UK gains adequacy for EU-UK data transfers, despite opposition from LIBE Committee
What were the grounds of objection by the EU’s Civil Liberties, Justice and Home Affairs Committee (the LIBE Committee) to the EU’s decision to grant the UK adequacy for EU-UK data transfers?
The key takeaway
Despite protest from the LIBE Committee, on 28 June 2021 the European Commission (Commission) adopted its draft adequacy decisions in respect of both the GDPR and the Law Enforcement Directive, meaning that personal data can continue to flow freely between the UK and EU. This means that UK businesses and organisations can continue to receive personal data from the EU and EEA, without having to put additional arrangements in place with European counterparts.
The EU General Data Protection Regulation (GDPR) sets out the requirements for the processing of personal data and its free movement within the EU and EEA. Under the GDPR, data can be freely transferred between Member States and EEA countries. For third countries, which now include the UK following Brexit, an adequacy decision of the EU Counsel is required to allow the free flow of data between the UK and EU. After the UK’s exit from the EU, a six month “bridging” period was put in place while the EU assessed whether the UK should receive an adequacy decision that would allow data to flow freely from the EU to the UK.
On 11 May 2021 the LIBE Committee announced that it had passed a resolution evaluating the Commission’s approach on the adequacy of the UK’s data protection regime. This raised concerns around the implementation of the UK’s data protection framework, especially in the light of “…broad exemptions in the fields of national security and immigration, which now also apply to EU citizens wishing to stay or settle in the UK, and… a lack of court oversight of data policies, as well as wide executive powers”. This resolution followed the LIBE Committee’s earlier non-binding opinion (published on 5 February), which concluded that the UK data protection regime was inadequate and would fail to protect the data of EU citizens.
The LIBE Committee called for the Commission to amend its draft adequacy decisions in respect of both the GDPR and the Law Enforcement Directive, so that the decisions reflect CJEU court rulings and address European Data Protection Board concerns raised in opinions 14/2021 and 15/2021 (both opinions recommended the adoption of an adequacy decision, but highlighted some shortcomings in the UK data protection regime, including agreements between the UK and US allowing for surveillance of personal data).
The LIBE Committee urged the Commission to withdraw its draft adequacy decisions without first agreeing an action plan for the UK to address the perceived issues in its data protection regime, including access to personal data for surveillance purposes.
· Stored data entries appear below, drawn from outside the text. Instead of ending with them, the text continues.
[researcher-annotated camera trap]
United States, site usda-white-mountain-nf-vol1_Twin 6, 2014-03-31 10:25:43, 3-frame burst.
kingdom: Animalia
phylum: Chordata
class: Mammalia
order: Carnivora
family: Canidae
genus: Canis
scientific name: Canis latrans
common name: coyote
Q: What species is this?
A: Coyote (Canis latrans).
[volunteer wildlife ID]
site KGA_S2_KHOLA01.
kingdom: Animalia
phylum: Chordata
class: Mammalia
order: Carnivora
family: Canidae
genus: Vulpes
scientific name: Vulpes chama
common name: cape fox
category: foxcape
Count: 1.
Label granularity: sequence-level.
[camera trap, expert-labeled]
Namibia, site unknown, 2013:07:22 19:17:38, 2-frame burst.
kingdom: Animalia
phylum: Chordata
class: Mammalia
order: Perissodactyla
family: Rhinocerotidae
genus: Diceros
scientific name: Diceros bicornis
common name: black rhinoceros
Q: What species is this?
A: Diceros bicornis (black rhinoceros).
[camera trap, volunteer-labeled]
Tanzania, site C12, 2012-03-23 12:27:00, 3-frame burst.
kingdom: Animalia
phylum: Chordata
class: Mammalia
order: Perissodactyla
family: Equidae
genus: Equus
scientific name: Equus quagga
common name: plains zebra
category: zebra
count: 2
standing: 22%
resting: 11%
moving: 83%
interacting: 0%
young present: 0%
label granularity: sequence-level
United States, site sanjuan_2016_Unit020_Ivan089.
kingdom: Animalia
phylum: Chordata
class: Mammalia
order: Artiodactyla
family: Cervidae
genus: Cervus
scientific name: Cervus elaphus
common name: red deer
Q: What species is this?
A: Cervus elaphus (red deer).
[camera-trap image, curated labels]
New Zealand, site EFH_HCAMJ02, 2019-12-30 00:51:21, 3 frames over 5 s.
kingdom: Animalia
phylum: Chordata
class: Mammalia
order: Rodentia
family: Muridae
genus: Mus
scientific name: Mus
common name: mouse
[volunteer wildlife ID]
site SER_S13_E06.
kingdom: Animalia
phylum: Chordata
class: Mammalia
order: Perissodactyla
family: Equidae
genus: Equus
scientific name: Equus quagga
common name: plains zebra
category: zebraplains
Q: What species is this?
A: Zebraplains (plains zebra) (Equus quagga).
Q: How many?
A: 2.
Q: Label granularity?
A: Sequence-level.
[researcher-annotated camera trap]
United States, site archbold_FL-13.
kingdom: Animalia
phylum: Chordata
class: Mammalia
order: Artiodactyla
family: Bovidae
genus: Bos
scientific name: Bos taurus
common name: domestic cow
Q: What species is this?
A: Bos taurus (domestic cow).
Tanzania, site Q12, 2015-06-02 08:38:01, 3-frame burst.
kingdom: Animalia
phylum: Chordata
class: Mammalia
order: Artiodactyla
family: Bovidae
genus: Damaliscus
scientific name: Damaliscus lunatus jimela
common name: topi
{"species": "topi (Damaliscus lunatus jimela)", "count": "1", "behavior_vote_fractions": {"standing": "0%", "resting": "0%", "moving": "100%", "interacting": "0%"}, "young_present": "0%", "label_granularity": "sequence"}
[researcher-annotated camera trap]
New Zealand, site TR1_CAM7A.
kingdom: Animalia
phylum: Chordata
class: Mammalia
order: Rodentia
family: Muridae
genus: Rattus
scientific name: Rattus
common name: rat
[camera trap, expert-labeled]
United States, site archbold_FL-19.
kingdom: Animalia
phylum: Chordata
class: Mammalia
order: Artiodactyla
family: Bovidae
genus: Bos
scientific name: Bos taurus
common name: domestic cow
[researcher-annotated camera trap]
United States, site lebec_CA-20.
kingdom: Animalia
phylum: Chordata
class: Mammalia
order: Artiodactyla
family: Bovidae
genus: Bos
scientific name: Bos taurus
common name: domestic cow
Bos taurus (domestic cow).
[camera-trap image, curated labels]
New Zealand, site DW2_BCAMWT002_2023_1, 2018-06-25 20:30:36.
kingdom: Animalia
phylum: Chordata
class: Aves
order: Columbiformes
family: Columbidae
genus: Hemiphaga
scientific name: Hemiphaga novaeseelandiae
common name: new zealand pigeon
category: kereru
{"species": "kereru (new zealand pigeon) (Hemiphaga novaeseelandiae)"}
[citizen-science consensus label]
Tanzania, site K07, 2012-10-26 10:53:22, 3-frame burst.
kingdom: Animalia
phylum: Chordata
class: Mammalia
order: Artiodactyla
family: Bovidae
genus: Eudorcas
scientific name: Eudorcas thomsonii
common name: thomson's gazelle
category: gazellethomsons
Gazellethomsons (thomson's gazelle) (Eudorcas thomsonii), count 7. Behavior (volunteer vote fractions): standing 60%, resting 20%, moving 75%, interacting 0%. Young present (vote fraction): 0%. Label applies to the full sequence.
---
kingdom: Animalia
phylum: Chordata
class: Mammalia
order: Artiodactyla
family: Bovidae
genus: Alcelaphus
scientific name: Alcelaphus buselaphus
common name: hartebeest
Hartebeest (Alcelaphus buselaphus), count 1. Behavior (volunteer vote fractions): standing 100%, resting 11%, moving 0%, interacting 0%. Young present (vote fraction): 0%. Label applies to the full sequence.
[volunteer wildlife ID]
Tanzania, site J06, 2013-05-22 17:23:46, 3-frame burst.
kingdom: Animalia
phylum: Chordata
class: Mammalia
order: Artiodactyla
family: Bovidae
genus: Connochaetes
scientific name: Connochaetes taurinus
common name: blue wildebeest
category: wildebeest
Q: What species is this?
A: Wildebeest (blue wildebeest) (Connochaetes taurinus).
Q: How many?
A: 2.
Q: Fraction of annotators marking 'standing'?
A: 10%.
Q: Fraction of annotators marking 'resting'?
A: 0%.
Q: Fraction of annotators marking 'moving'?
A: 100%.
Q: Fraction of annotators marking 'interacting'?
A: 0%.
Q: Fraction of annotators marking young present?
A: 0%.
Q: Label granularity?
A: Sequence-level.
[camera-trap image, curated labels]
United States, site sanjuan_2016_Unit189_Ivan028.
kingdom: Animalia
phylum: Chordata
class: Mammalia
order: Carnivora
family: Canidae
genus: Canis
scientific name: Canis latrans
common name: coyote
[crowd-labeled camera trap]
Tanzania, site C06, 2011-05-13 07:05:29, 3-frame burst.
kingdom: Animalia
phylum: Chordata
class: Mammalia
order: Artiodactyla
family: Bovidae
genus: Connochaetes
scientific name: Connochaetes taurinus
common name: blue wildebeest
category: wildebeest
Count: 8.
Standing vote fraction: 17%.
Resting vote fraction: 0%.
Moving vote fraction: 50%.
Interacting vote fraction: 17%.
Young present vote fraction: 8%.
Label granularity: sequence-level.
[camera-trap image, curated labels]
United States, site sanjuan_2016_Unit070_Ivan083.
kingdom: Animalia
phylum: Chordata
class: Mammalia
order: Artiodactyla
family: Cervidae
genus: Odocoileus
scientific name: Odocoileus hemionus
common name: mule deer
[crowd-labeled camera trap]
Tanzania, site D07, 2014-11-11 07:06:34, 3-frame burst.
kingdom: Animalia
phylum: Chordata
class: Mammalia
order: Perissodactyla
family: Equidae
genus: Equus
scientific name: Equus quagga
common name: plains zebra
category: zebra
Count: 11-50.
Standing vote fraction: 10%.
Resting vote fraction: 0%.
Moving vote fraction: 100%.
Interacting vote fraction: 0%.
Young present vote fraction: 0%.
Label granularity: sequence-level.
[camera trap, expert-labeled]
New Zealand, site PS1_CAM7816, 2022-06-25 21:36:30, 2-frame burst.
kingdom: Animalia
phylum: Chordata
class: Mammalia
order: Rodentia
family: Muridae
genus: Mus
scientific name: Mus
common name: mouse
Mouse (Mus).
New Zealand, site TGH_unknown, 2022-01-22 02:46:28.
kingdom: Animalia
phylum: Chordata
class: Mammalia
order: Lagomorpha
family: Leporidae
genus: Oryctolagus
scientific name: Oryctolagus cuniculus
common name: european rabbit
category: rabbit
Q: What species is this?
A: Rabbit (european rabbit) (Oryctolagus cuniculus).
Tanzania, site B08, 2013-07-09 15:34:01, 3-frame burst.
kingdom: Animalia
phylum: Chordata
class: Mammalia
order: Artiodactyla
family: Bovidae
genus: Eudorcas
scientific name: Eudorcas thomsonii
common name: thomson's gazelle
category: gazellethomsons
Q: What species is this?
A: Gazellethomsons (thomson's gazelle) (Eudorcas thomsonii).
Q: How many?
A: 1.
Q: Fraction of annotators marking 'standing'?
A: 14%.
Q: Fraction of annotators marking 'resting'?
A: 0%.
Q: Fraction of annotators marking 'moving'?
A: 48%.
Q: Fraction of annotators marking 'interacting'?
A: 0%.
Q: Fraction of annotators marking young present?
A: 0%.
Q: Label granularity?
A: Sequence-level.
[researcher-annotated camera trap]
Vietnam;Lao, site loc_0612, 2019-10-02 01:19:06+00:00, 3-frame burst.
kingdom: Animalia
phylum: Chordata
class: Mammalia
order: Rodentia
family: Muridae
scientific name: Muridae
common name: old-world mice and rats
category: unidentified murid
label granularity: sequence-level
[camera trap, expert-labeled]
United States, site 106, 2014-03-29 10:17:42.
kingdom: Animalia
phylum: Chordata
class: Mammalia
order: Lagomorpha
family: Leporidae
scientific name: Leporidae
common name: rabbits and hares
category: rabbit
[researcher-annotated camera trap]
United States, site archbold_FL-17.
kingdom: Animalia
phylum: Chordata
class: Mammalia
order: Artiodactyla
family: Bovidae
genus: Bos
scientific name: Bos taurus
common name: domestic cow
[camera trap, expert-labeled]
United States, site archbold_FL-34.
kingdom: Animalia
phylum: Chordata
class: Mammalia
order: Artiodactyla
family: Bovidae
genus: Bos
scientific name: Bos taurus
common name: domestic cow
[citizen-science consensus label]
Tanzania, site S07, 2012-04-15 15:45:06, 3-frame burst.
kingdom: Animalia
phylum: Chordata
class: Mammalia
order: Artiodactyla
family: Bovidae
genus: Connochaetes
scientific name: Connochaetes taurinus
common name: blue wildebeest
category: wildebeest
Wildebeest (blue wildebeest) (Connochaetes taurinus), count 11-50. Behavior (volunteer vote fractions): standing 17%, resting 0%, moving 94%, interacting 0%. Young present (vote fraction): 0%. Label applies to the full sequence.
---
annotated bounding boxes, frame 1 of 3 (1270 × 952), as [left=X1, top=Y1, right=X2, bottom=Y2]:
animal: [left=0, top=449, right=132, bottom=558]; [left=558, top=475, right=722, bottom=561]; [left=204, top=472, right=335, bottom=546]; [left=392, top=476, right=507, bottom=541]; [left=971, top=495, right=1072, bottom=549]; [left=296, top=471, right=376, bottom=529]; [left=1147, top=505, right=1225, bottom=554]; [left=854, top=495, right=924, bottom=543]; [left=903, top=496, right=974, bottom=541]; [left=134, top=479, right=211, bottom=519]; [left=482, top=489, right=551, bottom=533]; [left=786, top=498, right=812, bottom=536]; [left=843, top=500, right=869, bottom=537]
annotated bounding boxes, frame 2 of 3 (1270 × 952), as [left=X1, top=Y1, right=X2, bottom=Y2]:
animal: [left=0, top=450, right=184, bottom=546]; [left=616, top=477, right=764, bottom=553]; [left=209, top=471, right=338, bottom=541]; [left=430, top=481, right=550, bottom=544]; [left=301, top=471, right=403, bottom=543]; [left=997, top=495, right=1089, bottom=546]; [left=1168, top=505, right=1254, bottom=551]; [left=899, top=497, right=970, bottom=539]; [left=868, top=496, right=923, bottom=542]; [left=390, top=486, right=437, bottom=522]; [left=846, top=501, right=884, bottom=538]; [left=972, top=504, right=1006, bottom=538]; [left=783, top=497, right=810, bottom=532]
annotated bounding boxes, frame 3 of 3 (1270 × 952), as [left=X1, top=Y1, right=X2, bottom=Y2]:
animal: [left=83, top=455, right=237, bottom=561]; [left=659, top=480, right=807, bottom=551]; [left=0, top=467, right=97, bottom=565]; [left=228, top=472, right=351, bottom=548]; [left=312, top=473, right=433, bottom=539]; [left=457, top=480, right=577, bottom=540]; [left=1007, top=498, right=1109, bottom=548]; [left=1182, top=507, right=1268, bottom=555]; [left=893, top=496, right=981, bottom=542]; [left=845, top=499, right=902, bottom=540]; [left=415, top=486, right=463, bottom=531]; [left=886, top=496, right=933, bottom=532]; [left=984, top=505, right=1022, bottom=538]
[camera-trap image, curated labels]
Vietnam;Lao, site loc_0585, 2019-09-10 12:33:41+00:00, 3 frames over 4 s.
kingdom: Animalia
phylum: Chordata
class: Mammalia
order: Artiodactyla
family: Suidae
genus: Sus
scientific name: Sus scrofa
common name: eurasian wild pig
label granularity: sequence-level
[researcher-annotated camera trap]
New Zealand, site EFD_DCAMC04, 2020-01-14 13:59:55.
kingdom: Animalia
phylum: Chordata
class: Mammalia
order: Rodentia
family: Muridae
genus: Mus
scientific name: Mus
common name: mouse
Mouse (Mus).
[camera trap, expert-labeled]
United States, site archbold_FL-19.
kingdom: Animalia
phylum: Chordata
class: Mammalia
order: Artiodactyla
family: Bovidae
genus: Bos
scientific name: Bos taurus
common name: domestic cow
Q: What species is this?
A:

However, despite these objections, the EU Commission ultimately adopted the UK adequacy decision on 28 June 2021.
Why is this important?
Failure to obtain an adequacy decision would have been disastrous for UK businesses over a wide range of industries. Analysts warned that the absence of an adequacy decision could have cost UK firms up to £1.6bn in compliance costs or higher prices for goods and services.
Any practical tips
The UK’s adequacy decision comes as a huge relief for UK businesses who work closely with EU Member States.
However, the topic of international data transfers remains a “live” one, as all eyes are now on the UK’s Information Commissioner (ICO) as to whether it will adopt the EU’s new Standard Contractual Clauses (SCCs) published on 4 June 2021. These new SCCs become mandatory after 27 September 2021 for new agreements (ie the old SCCs can be used up until this date for new agreements). For any pre-existing agreements using the EU’s old SCCs, there is a transition period until 27 December 2022, after which the new SCCs will have to be incorporated.
The ICO has previously stated that it only recognises the EU’s previous SCCs (valid as at 31 December 2021) as an adequate means of international data transfer from the UK and that it is looking towards developing its own UK SCCs for such transfers. The current situation leaves businesses with somewhat of a challenge - by needing to continue to use the old EU SCCs for transfers outside the UK and the new EU SCCs for transfers outside the EU. Clearly this is far from ideal. While we await an update from the ICO, it makes sense to get ready for the changes to come – for example, by conducting an audit of your contracts to determine which involve international data transfers and, more specifically, which involve data transfers from the UK and which from the EU in order to be ready for the eventual outcome.